▸ **Text shown**
## BEGIN
The Smoke are the aforementioned dwarfen toymakers, otherwise known as the Sturcheim Dwarfen Circus of Mechanical Marvels. The smoke-belching steam-wagons and massive rides are some of the most impressive displays of any traveling carnival in the Old World, such that this is one of the few carnivals you'll find nobles visiting as well as commoners. The Sturcheims were run out of their hold for 'wasting' time building tiltawhirls and trying to divine the secrets of the rollercoaster, but they found that humans loved their work as much as the Longbeards had hated it, and so now they've found a new life funding their developments by traveling around and showing them off. Nobles will actually commission them to come to their towns as a 'reward' for obedient subjects, such is the fame of the Circus of Mechanical Marvels. Fun-loving hams dwarfs sounds like a good time to me.

The final group is Dieter Keynsbiery's Fighting Pitwives, which is a traveling women's martial arts exhibition. They naturally feature at least one 'disgraced' Bretonnian lady-knight at all times, along with Estalians, Imperials, Kislevites and Tileans, all fighting in staged gladiatorial combat designed to show off both the 'novelty' of women warriors and the flashy or impressive sides of their homelands' martial arts. The longer the night goes on, the more exotic and ridiculous the plotlines in the pit become. Also, the women traveling with the carnival might be performers, yes, but they are actually serious fighters if trouble comes up. They're putting on a show for the crowd, but they all know their way around their weapons; they have to, to avoid killing each other when doing exhibitions with sharp weapons at full speed.
## END
▸ **Given material**
## BEGIN
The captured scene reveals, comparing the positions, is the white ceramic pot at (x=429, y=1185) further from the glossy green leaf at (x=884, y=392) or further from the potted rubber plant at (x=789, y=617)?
## END
▸ **Task 1**
Reproduce verbatim the part of the carnival passage starting with "The final group" and going on through "at full speed.".
▸ **Task 2**
For each statement, answer yes or no according to the carnival passage and quote the words that decide it: (a) The Sturcheim circus draws nobles as well as commoners. (b) The Sturcheims left their hold of their own accord. (c) The Fighting Pitwives perform their exhibitions only with blunted weapons.

▸ **Right answer 1**
The final group is Dieter Keynsbiery's Fighting Pitwives, which is a traveling women's martial arts exhibition. They naturally feature at least one 'disgraced' Bretonnian lady-knight at all times, along with Estalians, Imperials, Kislevites and Tileans, all fighting in staged gladiatorial combat designed to show off both the 'novelty' of women warriors and the flashy or impressive sides of their homelands' martial arts. The longer the night goes on, the more exotic and ridiculous the plotlines in the pit become. Also, the women traveling with the carnival might be performers, yes, but they are actually serious fighters if trouble comes up. They're putting on a show for the crowd, but they all know their way around their weapons; they have to, to avoid killing each other when doing exhibitions with sharp weapons at full speed.

▸ **Right answer 2**
(a) Yes: "this is one of the few carnivals you'll find nobles visiting as well as commoners"
(b) No: "The Sturcheims were run out of their hold for 'wasting' time building tiltawhirls"
(c) No: "to avoid killing each other when doing exhibitions with sharp weapons at full speed"